Dunque si attendono conferme in vista delle prossime settimane dove, con tutto il rispetto per la formazione sannita che sta disputando un’ottima stagione, a partire dal match di Reggio Emilia contro il Sassuolo per poi arrivare alla settimana da brividi dopo il match casalingo con il Bologna, il Napoli affronterà sfide ben più impegnative. Dal 14 al 21 marzo, nel giro di soli sette giorni, i partenopei incontreranno Milan, Juventus e Roma in trasferta, tre gare che si conta di poter disputare usufruendo dell’intera rosa e che rappresenteranno un crocevia molto importante, ma sarà prima di tutto necessario fare sei punti con Sassuolo e Bologna.

La nota stonata di domenica, che potrebbe incidere in negativo sulla partita di domani, è l’espulsione di Koulibaly. Il centrale senegalese sul 2-0 al minuto 82, commette un fallo inutile al limite dell’area di rigore beneventana e riceve l’espulsione per somma di ammonizioni. Un’ingenuità grossa quanto una casa, che non ci si aspetta da un calciatore dello spessore e dell’esperienza di Kalidou. E considerata la pericolosità offensiva del Sassuolo, potrebbe pesare non poco la sua assenza per il match del Mapei Stadium contro la squadra di De Zerbi.

Mentre tra le note positive del derby campano ci sono in primis le prestazioni di Mertens e Ghoulam. L’attaccante belga si conferma uomo chiave per la squadra sotto vari aspetti, il suo essere una presenza fondamentale all’interno dello spogliatoio e le sue doti di leadership si notano anche nei piccoli gesti, come in occasione dell’abbraccio dopo il gol segnato con lo storico magazziniere azzurro e suo grande amico Tommaso Starace, che festeggiava il compleanno. “Ciro” torna titolare dopo 74 giorni e fa subito la differenza in campo, dà maggiore imprevidibilità al reparto offensivo e la rete del vantaggio è una liberazione per la squadra, che si sblocca ed inizia anche ad esprimersi su buoni livelli di gioco.

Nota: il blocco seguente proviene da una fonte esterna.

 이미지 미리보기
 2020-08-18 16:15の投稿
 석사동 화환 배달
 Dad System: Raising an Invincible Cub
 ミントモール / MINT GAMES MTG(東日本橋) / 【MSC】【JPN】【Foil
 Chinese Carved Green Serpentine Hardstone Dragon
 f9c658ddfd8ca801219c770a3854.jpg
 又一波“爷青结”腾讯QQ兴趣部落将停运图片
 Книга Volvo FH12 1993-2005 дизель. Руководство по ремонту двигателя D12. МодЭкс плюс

Ma da sottolineare è anche l’ottima prestazione di Faouzi Ghoulam, che aveva fatto molto bene già nello spezzone disputato con il Granada. Il terzino algerino ancor di più contro il Benevento, ha messo in mostra la grande qualità del suo mancino con innumerevoli cross velenosi in area di rigore ed è apparso in una buona condizione fisica spingendo sulla fascia sinistra come ai tempi d’oro. Una qualità e un piede che effettivamente gli altri terzini azzurri non vedono neanche con il binocolo, per anni al Napoli è mancato un calciatore con tali caratteristiche sulla fascia e recuperarlo anche al 70%/80% del suo potenziale, significherebbe ritrovarsi un grande acquisto in organico. Per far sì che ciò accada la soluzione giusta sarebbe sicuramente quella di schierare Ghoulam titolare con continuità, di affidarsi e dare fiducia a colui che prima di quel maledetto infortunio al legamento crociato arrivato all’apice della sua carriera, era senza dubbio tra i migliori al mondo nel suo ruolo.

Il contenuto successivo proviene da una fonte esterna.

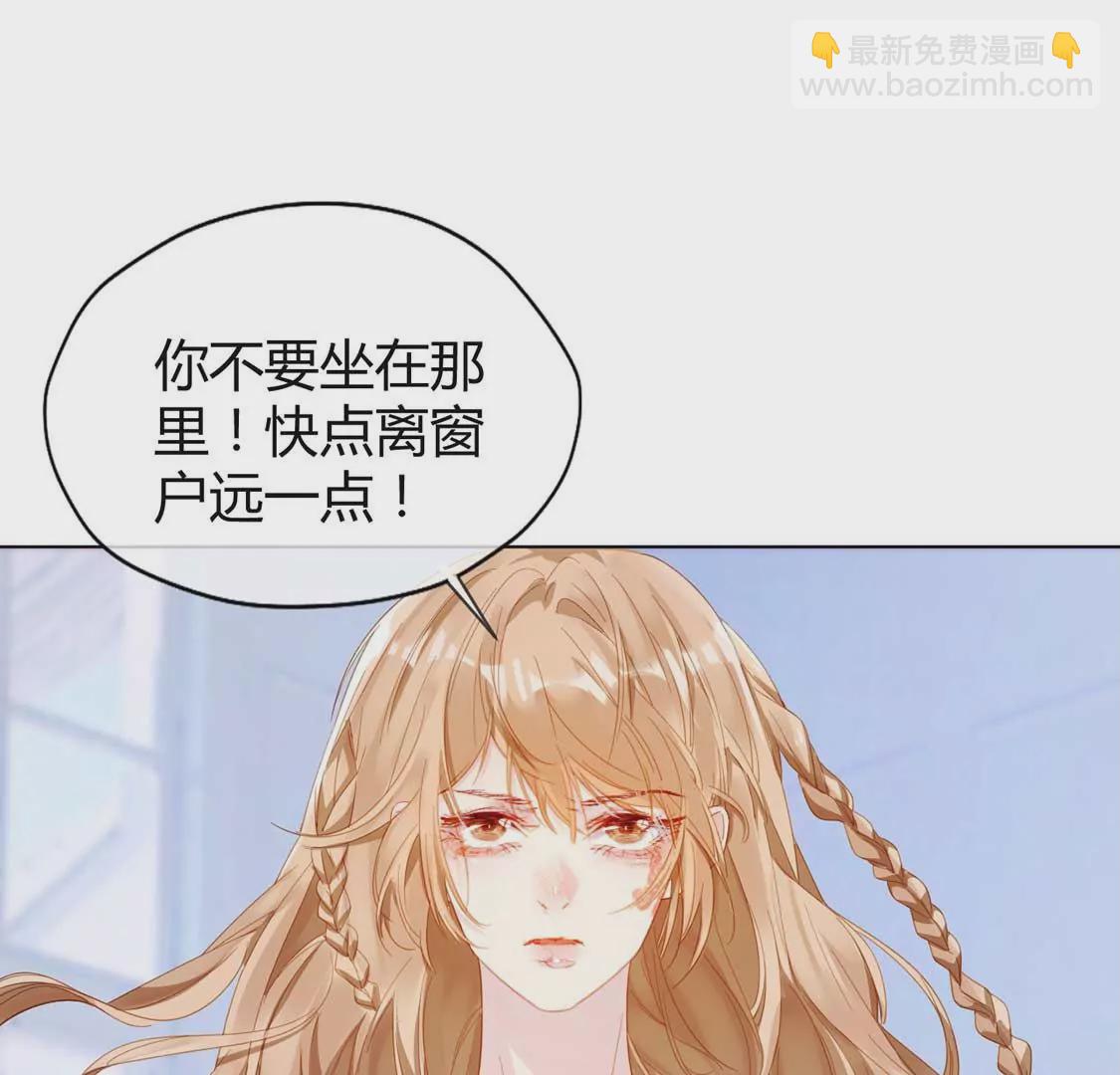 第1话 尴尬的相遇78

E’ un Napoli che dunque ritrova la vecchia guardia e riscopre la sua importanza, sperando che possa fare la differenza in questi mesi, dove in gioco non c’è soltanto il principale obiettivo stagionale ma la vita del club. Perchè la qualificazione alla prossima edizione della Champions League, non consiste soltanto nel raggiungimento del principale obiettivo stagionale, ma anche nello scongiurare un inevitabile ridimensionamento e nel porre le basi per un futuro in cui poter ancora auspicare concretamente ad un Napoli ai vertici.